Friday, August 3, 2018

Mystery Plant Emerges

After having a large tree removed, a few weeks ago, this plant/weed appeared. Took the whoa-man a few minutes to Google and find it. And, a nasty feller it is...

  • Name also: Thornapple, Thorn Apple, Jimsonweed, Jimson Weed, Devil’s Trumpet, Devil’s Weed, Devil’s Snare, Tolguacha, Jamestown Weed, Stinkweed, Locoweed, Pricklyburr, Devil’s Cucumber, Hell’s Bells, Moonflower
  • Family: Nightshade Family – Solanaceae
  • Growing form: Annual herb.
  • Height: 20–120 cm (8–50 in.). Stem blunt-edged.
  • Flower: Regular (actinomorphic). Corolla white or purple, fused, funnel-shaped, long-tubed, shallowly 5-lobed, 5–10 cm (2–4 in.) long, side crinkled. Calyx fused, cylindrical, bristly, 5-lobed, lobes different sizes. Stamens 5, anthers attached to calyx-tube. Gynoecium composed of 2 fused carpels. Flowers solitary in axils.
  • Leaves: Alternate, stalked. Blade widely ovate, large-toothed, thin.
  • Fruit: Erect, egg-shaped, spiny, 3.5–7 cm (1.4–2.8 in.) long capsule, which opens into 4 lobes. Calyx base as a ring under capsule.
  • Habitat: Harbours, loading areas, wasteland, dumps, gardens. Also an ornamental.
  • Flowering time: July–October.
The Solanaceae family is known for the large number of highly poisonous alkaloids that they contain. Many of these have very tangible physical effects, so it’s easy to understand that many of the family were used in days gone by as medicinal and magical plants. Most members of genus Datura are American tropical or sub-tropical plants, but it also includes a certain cosmopolitan weed which grows casually in Finland right up to the Arctic Circle. With a bit of luck it can be found in harbours, dumps, waste ground or even in old medicinal gardens.
Thorn-apple’s poisonous properties have led to it being given less than cheery names around the world: In the USA Jimson weed’s jimson is a reference to Jamestown, the first English look-out post in North America that was burned in 1676 in a rebellion in which the kitchen slaves added jimson weed shoots to the English soldiers’ soup, knowing what the consequences would be.
Thorn-apple is packed with tropane alkaloids, which are common to many Solanaceae family plants. The whole plant is poisonous, especially the leaves and seeds. Over the years a number of beneficial and more dubious uses have been found for the plant. Medicinally, the alkaloids can be used to treat e.g. asthma, muscle cramps and Parkinson’s disease. According to tradition, the plant is also a source of a poison that stays in the body for a long time and only kills the victim a long time later. Thorn-apple’s tincture has also been claimed to give courage and enhance potency, but it would be a foolish thing indeed to start experimenting to see if this is true.
Shall I suit up and remove it? Probably. 

Sunday, July 15, 2018

I'm Back...

..for how long? Who knows? Starting fresh.
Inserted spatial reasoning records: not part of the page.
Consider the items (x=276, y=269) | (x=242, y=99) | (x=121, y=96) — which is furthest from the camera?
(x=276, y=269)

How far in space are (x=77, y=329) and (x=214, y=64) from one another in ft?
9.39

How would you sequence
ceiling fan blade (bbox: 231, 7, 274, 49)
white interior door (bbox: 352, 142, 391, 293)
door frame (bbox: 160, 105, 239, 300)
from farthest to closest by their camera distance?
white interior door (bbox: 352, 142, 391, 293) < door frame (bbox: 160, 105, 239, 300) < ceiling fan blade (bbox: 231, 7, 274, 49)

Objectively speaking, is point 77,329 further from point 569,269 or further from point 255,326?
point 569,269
I noticed Blogger left me a message stating something about European Union (EU) laws requiring notifications to Europeans about the use of cookies. NO more Open ID commenting. NO more third party widgets and some other technical crap that makes no sense to me.  Apparently, I'm supposed to agree to these changes?  Hmmm.

Anyway all is well out yonder. I will say, some feller named, Jack stopped by and left me some 'magical' seeds.
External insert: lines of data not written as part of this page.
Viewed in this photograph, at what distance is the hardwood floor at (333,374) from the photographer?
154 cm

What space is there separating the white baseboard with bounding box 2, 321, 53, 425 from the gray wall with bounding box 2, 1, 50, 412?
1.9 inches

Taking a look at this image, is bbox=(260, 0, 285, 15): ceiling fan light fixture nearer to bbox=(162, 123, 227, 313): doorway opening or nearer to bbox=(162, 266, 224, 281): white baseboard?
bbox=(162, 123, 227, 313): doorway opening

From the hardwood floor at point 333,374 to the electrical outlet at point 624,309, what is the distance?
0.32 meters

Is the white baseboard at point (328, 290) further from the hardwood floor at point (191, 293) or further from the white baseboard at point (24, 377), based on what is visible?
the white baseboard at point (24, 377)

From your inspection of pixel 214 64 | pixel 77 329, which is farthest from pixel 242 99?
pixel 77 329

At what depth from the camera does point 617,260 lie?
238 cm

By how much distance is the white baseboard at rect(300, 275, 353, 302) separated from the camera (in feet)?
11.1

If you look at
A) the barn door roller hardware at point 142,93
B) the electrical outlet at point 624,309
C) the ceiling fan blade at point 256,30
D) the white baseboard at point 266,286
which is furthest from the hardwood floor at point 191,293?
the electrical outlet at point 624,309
Not beans but, birdhouse gourds. It's been growing about 6" a day. 

 ..more on the the birdhouse gourds.  I had seeds in the ground next to an old dead, almost gone stump. Had a different tree removed and this stump. The guy also mixed dirt and chips all around. I figured the gourds were gone for this year. Lo and behold. MAGIC.  And they came up in a perfect spot.
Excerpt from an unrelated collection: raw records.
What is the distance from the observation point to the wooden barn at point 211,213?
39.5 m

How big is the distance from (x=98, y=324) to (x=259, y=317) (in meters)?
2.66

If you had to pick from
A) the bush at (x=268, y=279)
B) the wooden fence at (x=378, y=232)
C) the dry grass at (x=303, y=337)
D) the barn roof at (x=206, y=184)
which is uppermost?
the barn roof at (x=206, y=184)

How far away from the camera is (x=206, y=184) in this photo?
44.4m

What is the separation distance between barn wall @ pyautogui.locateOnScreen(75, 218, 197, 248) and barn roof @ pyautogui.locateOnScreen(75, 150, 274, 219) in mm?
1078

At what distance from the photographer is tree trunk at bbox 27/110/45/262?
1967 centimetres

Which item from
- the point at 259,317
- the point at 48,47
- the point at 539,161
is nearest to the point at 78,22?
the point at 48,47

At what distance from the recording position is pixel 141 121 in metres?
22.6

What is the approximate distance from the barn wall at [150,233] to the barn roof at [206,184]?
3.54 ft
These are called 'Tigger Melons'. Softball size. Sweet. First time grown for me.

Popcorn!  It's tasseling and there's a few ears.  No children among 'em, yet.

For the past several years I've had problems with vine borer bugs. This year I covered these for their first 2 months. By George, I think we've licked 'em. 

Store bought cantaloupe. (Just to see if they'll grow.) Looks like it.

Hummingbird and butterfly plants. Probably too late for blooms but, next year, watch out.  Additional cuke and squash, also. 

Not that I need this, at the moment, but it's a great memento of my service, and I'll be able to beat the hell out of somebody when I get senile.  :)
That's it for now. It's been so hot here Buster Poindexter visited and sang a song.